▸ **Your assignment**
Once you reach the line containing "Công an đọc" in the data below, restate each line word for word up to and including the one containing "サイドの髪をねじって後ろの髪".

▸ **Exercise data**
--------------------------------

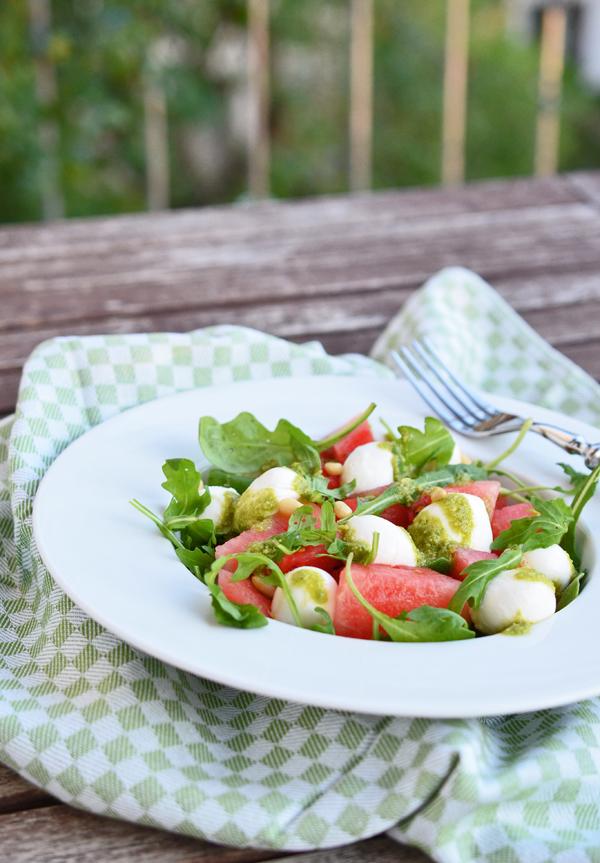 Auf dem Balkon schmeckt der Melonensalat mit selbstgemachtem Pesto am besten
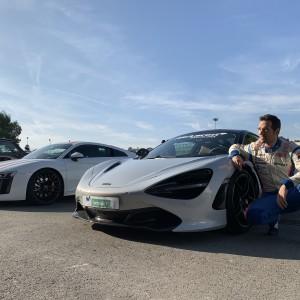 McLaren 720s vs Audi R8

--------------------------------

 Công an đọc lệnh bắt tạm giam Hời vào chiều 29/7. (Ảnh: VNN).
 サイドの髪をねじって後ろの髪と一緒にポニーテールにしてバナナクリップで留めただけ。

--------------------------------

▸ **Response area**
 Công an đọc lệnh bắt tạm giam Hời vào chiều 29/7. (Ảnh: VNN).
 サイドの髪をねじって後ろの髪と一緒にポニーテールにしてバナナクリップで留めただけ。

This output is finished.